Her husband Eliot remains high-minded and oblivious. He snacks casually as she scrubs the oven and says he doesn’t wish to possess her. In her mind, Cora pictures them attempting to endure a rustic life together, doing laundry by hand while he forages for mushrooms. She longs for drama, some moral abandon, a partner who will beg, and worship, and “growl at the feet of the woman’s excellence”.
"The mundane grind of everyday existence, one must acknowledge its relentless predictability."
The Trouble with Over-Intellectualized Longing
The central conflict is that Cora is just as intellectually constrained as her husband, and incapable of that kind of abandon herself. She finds it "an overwhelming request to feel fervor" (about work, she claims, but really about everything). What she feels for Sam are “tepid, barely beyond simple fondness”. She craves “to get fucked into the astral plane and not think about her life for a second”. But, for years, Sam refuses while Cora pines. She constructs a parallel reality running concurrent to her actual existence, where instead of bills and school pickups, she has passion, luxury, and her imagined lover. As this fantasy dims, her mind conjures “a French guy named Baptiste” who teams up with Sam in assisting her from the tub, “nothing for her to do, no responsibilities, no obligations, except to be worshipped like someone’s teenage wife, who’d died improbably of TB”.
A Sad Climax and Deeper Themes
When they eventually succumb to their desires, the sex is sad, lacking in fun or mutual connection. It isn’t the nostalgically perfect affair she dreamed up for a full decade. Cora puts on an alluring gown and Sam “performs oral sex with grim determination within their rented space” before dinner. One imagines that Cora wants to inhabit a James Salter novel, where sex is sordid and confusing, where imbalances of control exist, and characters act out, and no one tallies the cost.

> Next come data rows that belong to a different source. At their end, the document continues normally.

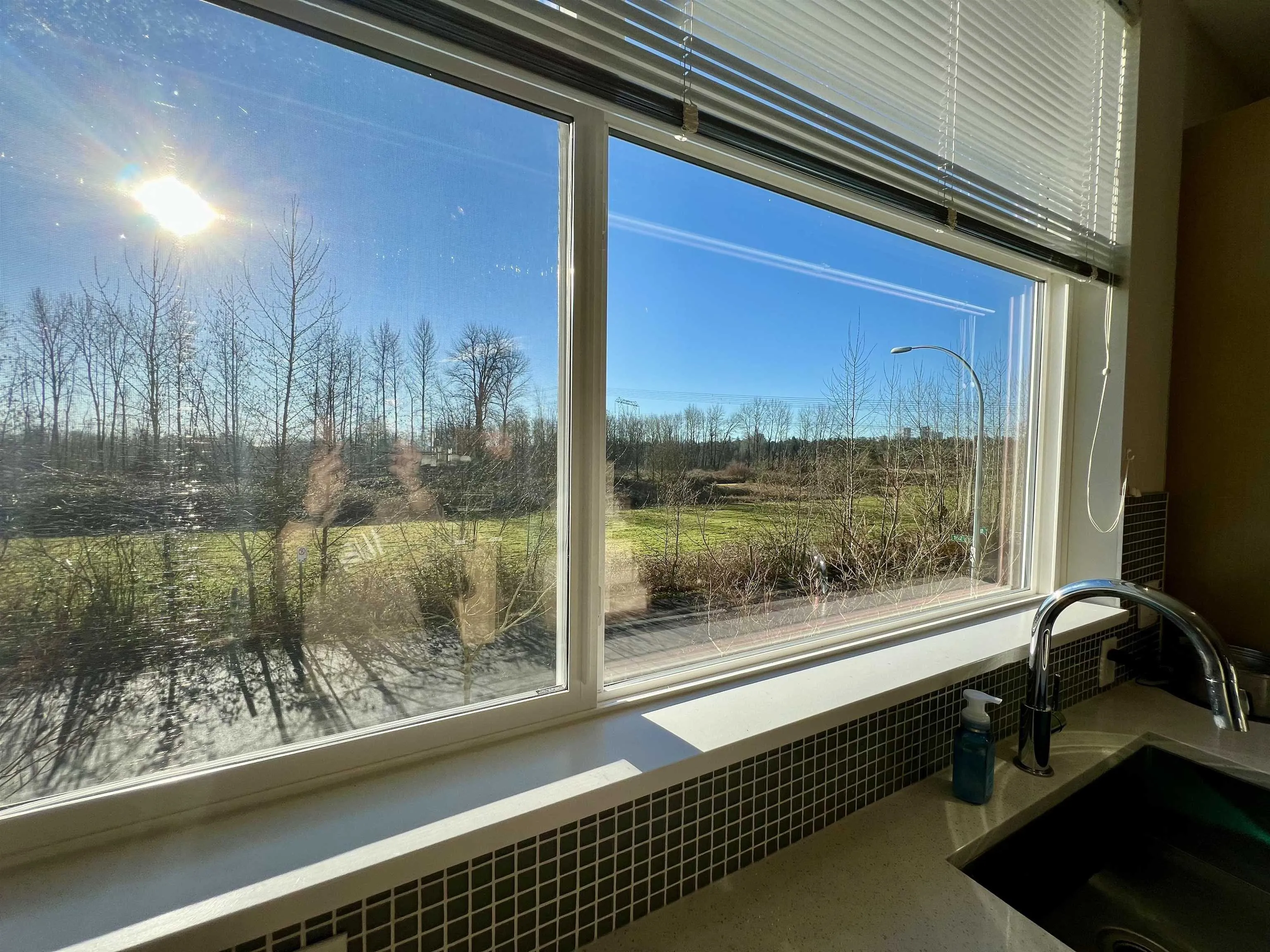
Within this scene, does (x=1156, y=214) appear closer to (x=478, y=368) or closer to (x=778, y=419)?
(x=778, y=419)

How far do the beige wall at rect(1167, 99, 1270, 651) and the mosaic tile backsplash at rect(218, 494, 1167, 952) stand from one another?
49.2 inches

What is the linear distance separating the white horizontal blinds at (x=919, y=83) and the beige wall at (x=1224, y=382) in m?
0.41

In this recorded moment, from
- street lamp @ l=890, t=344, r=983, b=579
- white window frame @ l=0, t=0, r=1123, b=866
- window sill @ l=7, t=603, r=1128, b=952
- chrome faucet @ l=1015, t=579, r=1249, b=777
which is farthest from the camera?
street lamp @ l=890, t=344, r=983, b=579

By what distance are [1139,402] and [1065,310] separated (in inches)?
14.3

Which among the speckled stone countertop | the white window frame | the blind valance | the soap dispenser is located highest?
the blind valance

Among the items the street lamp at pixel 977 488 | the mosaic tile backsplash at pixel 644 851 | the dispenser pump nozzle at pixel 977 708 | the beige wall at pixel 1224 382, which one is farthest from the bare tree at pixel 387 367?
the beige wall at pixel 1224 382

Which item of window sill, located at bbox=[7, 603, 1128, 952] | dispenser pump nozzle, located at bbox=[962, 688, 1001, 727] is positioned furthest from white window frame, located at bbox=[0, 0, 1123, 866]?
dispenser pump nozzle, located at bbox=[962, 688, 1001, 727]

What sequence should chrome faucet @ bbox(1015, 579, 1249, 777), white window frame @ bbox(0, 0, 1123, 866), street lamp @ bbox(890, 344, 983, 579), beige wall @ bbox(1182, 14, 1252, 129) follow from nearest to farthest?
white window frame @ bbox(0, 0, 1123, 866) < chrome faucet @ bbox(1015, 579, 1249, 777) < street lamp @ bbox(890, 344, 983, 579) < beige wall @ bbox(1182, 14, 1252, 129)

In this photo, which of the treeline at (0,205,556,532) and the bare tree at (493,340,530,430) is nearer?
the treeline at (0,205,556,532)

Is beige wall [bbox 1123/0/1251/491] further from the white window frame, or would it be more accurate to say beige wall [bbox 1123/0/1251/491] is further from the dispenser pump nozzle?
the dispenser pump nozzle

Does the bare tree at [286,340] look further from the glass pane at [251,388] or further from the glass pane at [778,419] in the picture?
the glass pane at [778,419]

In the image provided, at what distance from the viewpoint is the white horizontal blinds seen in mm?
861

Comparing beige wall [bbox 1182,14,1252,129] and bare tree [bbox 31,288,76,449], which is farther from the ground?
beige wall [bbox 1182,14,1252,129]

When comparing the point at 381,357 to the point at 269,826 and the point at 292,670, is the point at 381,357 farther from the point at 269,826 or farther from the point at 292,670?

Throughout the novel the core issue for Cora: she possesses a sharp tongue, but a profound lack of happiness. Regarding an intimate picture from Sam, Cora critiques, “he has clenched his abs and ensured he was aroused, but has not cleared the frame of Crocs”. Given that the catalyst that killed their fun was having children, one worries about the impact these flawed adults have on their kids. When Cora’s daughter asks about sex, the parents stumble. They start with babies then concede that sex serves other purposes. Eliot mentions a penis then admits it is not essential. Ultimately, he settles for, “you're aware of private parts?”
Underpinning the narrative runs the subtle undercurrent of familiar middle-age questions: do our lives have meaning? What follows our final breath? These ideas are more explicit in Cora's internal dialogues. Reading these exchanges, the reader may ponder what moral Cora and her jaded circle would take from their disappointing dramas. Would Cora grow more receptive of life’s imperfect joys, its sentimental delights? When Eliot asks about her affair in the middle of a podcast about rope, Cora reflects “all meaningful communication is undermined by its particulars”. Some might say enhanced. But that’s not Cora, and the author refuses to grant her character false epiphanies, or force growth beyond her capacity.
A Final Assessment
The result is a razor-sharp, uproariously funny, exquisitely detailed novel, written with devastating precision. It is profoundly self-aware, spare and brimming with subtext: a portrait of an anxious, loin-girding generation entering midlife, chronically embarrassed, simultaneously terrified of and hungry for intense experience. Perhaps this is solely a metropolitan trait. Let’s say it is.